Exercise requirements
1 > Reproduce the PyMC blog post word for word, everything from "June 12, 2022" down to "sleep per night.".
2 > In the PyMC blog post, name every module the code imports, along with the alias given to each.
3 > Write what comes next in the PyMC blog post on the LKJ prior, picking up after its last line.

Given text
= = = = = = =

# Hierarchical modeling with the LKJ prior in PyMC

I describe how to use the LKJCholeskyCov and LKJCorr distributions to include correlated priors in Bayesian hierarchical modeling using PyMC.

Published

June 12, 2022

# Hierarchical modeling with the LKJ prior in PyMC

Throughout this blogpost, I will be working with the famous sleepstudy dataset. I’m going to estimate a hierarchical linear regression with both varying intercepts and varying slopes. The goal is to understand how to place non-independent priors for the group-specific effects in PyMC as efficiently as possible.

The sleepstudy dataset is derived from the study described in Belenky et al. (2003) and popularized in the lme4 R package. This dataset contains the average reaction time per day (in milliseconds) on a series of tests for the most sleep-deprived group in a sleep deprivation study. The first two days of the study are considered as adaptation and training, the third day is a baseline, and sleep deprivation started after day 3. The subjects in this group were restricted to 3 hours of sleep per night.

With that said, let’s get into the code!

import arviz as az
import aesara.tensor as at
import matplotlib as mpl
import matplotlib.pyplot as plt
import numpy as np
import pandas as pd
import pymc as pm
%matplotlib inline
az.style.use("arviz-darkgrid")
mpl.rcParams["figure.facecolor"] = "white"

url = "https://raw.githubusercontent.com/vincentarelbundock/Rdatasets/master/csv/lme4/sleepstudy.csv"
data = pd.read_csv(url, index_col = 0)

The following is a description of the variables we have in the dataset.

• Reaction: Average of the reaction time measurements on a given subject for a given day.
• Days: Number of days of sleep deprivation.
• Subject: The subject ID.
print(f"There are {len(data)} observations.")
data.head()
There are 180 observations.
Reaction Days Subject
1 249.5600 0 308
2 258.7047 1 308
3 250.8006 2 308
4 321.4398 3 308
5 356.8519 4 308
print(f"Days range from {data['Days'].min()} to {data['Days'].max()}.")
print(f"There are J={data['Subject'].unique().size} subjects.")
Days range from 0 to 9.

= = = = = = =

Data entries
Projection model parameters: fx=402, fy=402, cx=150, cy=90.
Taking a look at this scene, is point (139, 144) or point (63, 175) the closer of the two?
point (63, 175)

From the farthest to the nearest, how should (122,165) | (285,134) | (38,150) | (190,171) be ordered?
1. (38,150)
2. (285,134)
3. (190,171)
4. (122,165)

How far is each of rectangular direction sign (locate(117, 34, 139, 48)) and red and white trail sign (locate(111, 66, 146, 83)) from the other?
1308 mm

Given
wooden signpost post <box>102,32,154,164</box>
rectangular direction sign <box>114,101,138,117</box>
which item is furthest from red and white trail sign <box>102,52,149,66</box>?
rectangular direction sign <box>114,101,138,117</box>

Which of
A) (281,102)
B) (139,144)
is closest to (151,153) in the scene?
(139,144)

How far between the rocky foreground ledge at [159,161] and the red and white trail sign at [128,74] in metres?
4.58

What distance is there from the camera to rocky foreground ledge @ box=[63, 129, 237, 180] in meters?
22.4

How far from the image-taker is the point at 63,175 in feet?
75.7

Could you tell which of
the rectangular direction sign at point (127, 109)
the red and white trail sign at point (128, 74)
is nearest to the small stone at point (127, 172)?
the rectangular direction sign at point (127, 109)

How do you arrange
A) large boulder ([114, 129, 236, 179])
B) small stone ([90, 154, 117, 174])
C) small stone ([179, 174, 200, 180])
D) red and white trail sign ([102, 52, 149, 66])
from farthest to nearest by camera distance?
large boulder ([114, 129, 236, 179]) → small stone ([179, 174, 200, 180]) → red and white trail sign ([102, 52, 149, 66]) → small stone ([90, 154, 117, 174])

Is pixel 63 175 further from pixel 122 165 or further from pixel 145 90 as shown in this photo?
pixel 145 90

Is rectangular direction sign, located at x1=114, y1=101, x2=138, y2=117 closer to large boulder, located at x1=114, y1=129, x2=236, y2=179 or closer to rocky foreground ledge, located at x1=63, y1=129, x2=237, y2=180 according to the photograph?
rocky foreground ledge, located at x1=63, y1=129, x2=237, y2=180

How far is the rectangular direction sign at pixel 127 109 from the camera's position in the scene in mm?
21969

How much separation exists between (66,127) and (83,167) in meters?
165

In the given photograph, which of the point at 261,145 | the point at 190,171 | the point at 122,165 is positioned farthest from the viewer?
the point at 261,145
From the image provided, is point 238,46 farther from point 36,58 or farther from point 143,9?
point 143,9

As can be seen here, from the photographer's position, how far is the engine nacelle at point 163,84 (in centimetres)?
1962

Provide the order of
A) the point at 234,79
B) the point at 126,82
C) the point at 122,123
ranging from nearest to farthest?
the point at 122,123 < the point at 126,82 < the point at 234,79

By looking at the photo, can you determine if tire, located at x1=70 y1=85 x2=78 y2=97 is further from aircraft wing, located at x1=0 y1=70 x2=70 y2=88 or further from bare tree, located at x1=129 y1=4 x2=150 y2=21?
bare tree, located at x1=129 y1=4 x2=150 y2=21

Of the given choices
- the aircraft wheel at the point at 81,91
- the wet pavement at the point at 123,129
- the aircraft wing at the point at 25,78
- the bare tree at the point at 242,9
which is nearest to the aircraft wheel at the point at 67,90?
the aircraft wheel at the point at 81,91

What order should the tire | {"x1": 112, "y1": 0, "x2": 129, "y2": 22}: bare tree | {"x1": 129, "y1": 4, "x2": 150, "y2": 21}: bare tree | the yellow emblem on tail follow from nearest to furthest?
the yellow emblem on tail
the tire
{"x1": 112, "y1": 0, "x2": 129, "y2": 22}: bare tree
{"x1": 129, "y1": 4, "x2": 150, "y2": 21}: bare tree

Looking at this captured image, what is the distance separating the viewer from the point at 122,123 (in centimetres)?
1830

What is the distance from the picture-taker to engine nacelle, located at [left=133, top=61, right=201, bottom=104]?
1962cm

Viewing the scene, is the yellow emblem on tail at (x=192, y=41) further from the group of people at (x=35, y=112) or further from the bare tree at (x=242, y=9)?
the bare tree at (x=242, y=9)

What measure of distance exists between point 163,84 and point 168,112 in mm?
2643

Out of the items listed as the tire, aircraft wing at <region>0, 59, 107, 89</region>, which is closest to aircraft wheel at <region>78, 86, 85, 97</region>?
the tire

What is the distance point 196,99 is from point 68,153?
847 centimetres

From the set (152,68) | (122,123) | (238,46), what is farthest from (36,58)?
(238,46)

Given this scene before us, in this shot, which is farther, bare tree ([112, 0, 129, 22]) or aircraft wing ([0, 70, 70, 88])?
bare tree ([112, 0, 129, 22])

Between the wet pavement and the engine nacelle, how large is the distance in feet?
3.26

= = = = = = =

Responses to the exercise
1 >
June 12, 2022

# Hierarchical modeling with the LKJ prior in PyMC

Throughout this blogpost, I will be working with the famous sleepstudy dataset. I’m going to estimate a hierarchical linear regression with both varying intercepts and varying slopes. The goal is to understand how to place non-independent priors for the group-specific effects in PyMC as efficiently as possible.

The sleepstudy dataset is derived from the study described in Belenky et al. (2003) and popularized in the lme4 R package. This dataset contains the average reaction time per day (in milliseconds) on a series of tests for the most sleep-deprived group in a sleep deprivation study. The first two days of the study are considered as adaptation and training, the third day is a baseline, and sleep deprivation started after day 3. The subjects in this group were restricted to 3 hours of sleep per night.

2 >
- arviz, as az
- aesara.tensor, as at
- matplotlib, as mpl
- matplotlib.pyplot, as plt
- numpy, as np
- pandas, as pd
- pymc, as pm

3 >
There are J=18 subjects.

Let’s explore the evolution of the reaction times through the days for every subject.

def plot_data(data, figsize=(16, 7.5)):
fig, axes = plt.subplots(2, 9, figsize=figsize, sharey=True, sharex=True)

for i, (subject, ax) in enumerate(zip(data["Subject"].unique(), axes.ravel())):
idx = data.index[data["Subject"] == subject].tolist()
days = data.loc[idx, "Days"].values
reaction = data.loc[idx, "Reaction"].values

# Plot observed data points
ax.scatter(days, reaction, color="C0", ec="black", alpha=0.7)

ax.set_title(f"Subject: {subject}", fontsize=14)

ax.xaxis.set_ticks([0, 2, 4, 6, 8])
fig.text(0.5, 0.02, "Days", fontsize=14)
fig.text(0.03, 0.5, "Reaction time (ms)", rotation=90, fontsize=14, va="center")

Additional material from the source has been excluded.